Page 667 Portrait and Biographical Album
JOHN L. CAMPBELL, M. D. Among the professional men located in Birmingham, not one probably had a harder time in securing tbe education he desired than Mr. Campbell. He worked his way through school and had to battle against discouragement, as his father and the family disapproved of his decision to study medicine and gave him no sympathy in his course. The young man was determined, however, to enter the profession, and in due time received his diploma and was ready to practice. He has been located in Birmingham since 1883, when he bought out Dr. James A. Post. He has a large and lucrative practice, giving him all the work he can well attend to, and his reputation is firmly established.

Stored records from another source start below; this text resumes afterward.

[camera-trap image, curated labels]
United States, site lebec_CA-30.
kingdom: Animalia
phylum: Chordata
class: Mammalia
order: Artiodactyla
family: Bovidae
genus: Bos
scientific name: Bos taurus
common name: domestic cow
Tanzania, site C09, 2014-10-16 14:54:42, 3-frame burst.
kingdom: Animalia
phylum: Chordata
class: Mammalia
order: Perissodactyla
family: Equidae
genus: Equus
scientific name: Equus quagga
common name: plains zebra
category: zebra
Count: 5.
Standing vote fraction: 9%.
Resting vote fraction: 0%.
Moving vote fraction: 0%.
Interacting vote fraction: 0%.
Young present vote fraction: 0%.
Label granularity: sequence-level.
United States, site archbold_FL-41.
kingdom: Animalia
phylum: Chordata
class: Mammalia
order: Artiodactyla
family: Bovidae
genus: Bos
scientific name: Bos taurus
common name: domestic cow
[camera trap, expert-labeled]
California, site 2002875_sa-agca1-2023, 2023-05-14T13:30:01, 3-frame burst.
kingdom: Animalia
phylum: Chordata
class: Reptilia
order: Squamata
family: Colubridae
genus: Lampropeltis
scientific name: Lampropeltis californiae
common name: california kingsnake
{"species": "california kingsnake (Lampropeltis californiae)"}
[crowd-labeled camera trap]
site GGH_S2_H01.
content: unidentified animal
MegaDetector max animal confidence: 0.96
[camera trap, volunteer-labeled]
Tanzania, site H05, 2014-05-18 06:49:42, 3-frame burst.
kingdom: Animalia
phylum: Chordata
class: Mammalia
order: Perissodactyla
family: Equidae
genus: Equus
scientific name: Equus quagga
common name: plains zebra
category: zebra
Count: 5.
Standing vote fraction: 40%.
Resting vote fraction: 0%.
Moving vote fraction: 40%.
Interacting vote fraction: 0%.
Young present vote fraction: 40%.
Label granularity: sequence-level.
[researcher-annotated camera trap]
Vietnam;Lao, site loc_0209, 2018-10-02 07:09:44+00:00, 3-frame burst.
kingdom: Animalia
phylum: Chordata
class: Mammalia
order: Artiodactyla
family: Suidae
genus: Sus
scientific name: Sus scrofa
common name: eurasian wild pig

Welcome Campbell, father of our subject, was born in Paris, Oneida. County, N. Y., July 20, 1810, to Roswell and Abigail Campbell. That good couple were born in New York and the husband was descended from an old Connecticut family of Scotch extraction. He eventually came to Michigan and died in Oakwood, this county. His wife had breathed her last in New York. Welcome Campbell was reared in his Native State and lived there until 1834, when. he came to this county and bought land in Oxford Township. The place was known for many years as Campbell Corners but the name was finally changed to Oakwood. While he lived there he followed lumbering, merchandising, coopering and farming.In 1859 he traded the property for farm land, in Royal Oak Township, where he lived many years. When ready to retire from active life he turned his farm over to his sons and removed to the village of Royal Oak, where he died November 11, 1888.
When Welcome Campbell came to this State he was very poor, and his capital when be reached this county was $5 in cash. He was active, energetic and ambitious, and made a success of his life here, both in acquiring means and in elevating the condition of the community. He gave his children considerable property. At one time he owned eight hundred acres of land in this county. He was a Whig and a strong abolitionist, and later a Republican, favoring temperance legislation. In early life he united with the Congregational Church, but while at Royal Oak be joined the Methodist Episcopal Society. Of decided piety, he took an active part in church work and always labored for right and justice. He was married June 9, 1839, to Mary J., daughter of Warren and Lucy (Pelton) Cheney. She was born in Penfield, N. Y., May 14, 1824. She became the mother of ten children, namely: Mary J., Harvey J., Martha A., David L., Lucinda S., Lurinda M., Andrew C., Lois Esther, Albert W. and John L.
The youngest member of this family was born in Oakwood, May 20, 1857, and reared on the farm in Royal Oak Township. In the district schools he obtained an understanding of the common-school branches. He remained with his father until he was twenty years old, then went to Ann Arbor where he began the study of medicine in the University of Michigan.After attending three years he was graduated Ju1y, I880 and he was soon located in Wabash, Mercer County. Ohio. There he practiced about eighteen months, but then by reason of the sickness of his wife came back to Royal Oak, and carried on his work there about a year and a half. When that time had elapsed he went to Goodrich, Genesee County, but remained only a year and then came to Birmingham.
The wife of Dr. Campbell bore the maiden name of Josephine V. Gully, and their marriage rites were solemnized November 25, 1880. Mrs. Campbell was born in Royal Oak, this county, and is daughter of Alexander and Caroline (Schilling) Gully. Her father was born in Molo, Province of Alsace, France, August 20, 1808, and was married to Caroline Schilling November 20, 1843. They came to America about 1845 and made their home in Rhode Island about two years; then came to this State and county and established themselves in Royal Oak. They became the parents or six children, viz: Caroline, Albert C., Emily, Clemenca, Harriet and Josephine V. The youngest member of the family was reared and received her education in Royal Oak and Davisburg. She made use of her excellent education as a teacher, and for three years followed that profession in different places until her failing health compelled her to cease. Full of ambition and energy, she was a successful teacher and advanced the standard of learning wherever she was employed. Her mother, Mrs. Gully, is now seventy years old and still lives on the old homestead in Royal Oak Township, where the father died in 1860, aged fifty-two years.
Alexander Gully belonged to a distinguished family and finished his education in Lyons, France. He possessed a great intellect was an artist of more than ordinary ability and a linguist who was able to converse in five different languages. While naturally a man of studious habits, his progress was somewhat retarded by the loss of his hearing in early life. He had been a man of abundant means but goinginto business with which he was unacquainted, he lost a large portion of his money. Afterward he came to this county and located on a farm where he died, leaving his family an unencumbered estate of one hundred and sixty acres.
Dr. Campbell is a member of the Unites States Board of Pension Examiners for his district and is examining surgeon for various insurance companies and local fraternal orders. He has been a Village Trustee and has held other village offices, both civil and educational. He is a member of the Republican party, and he and his wife belong to the Methodist Episcopal Church. They are the parents of two children who have been named respectively, Carrie M. and Lloyd G.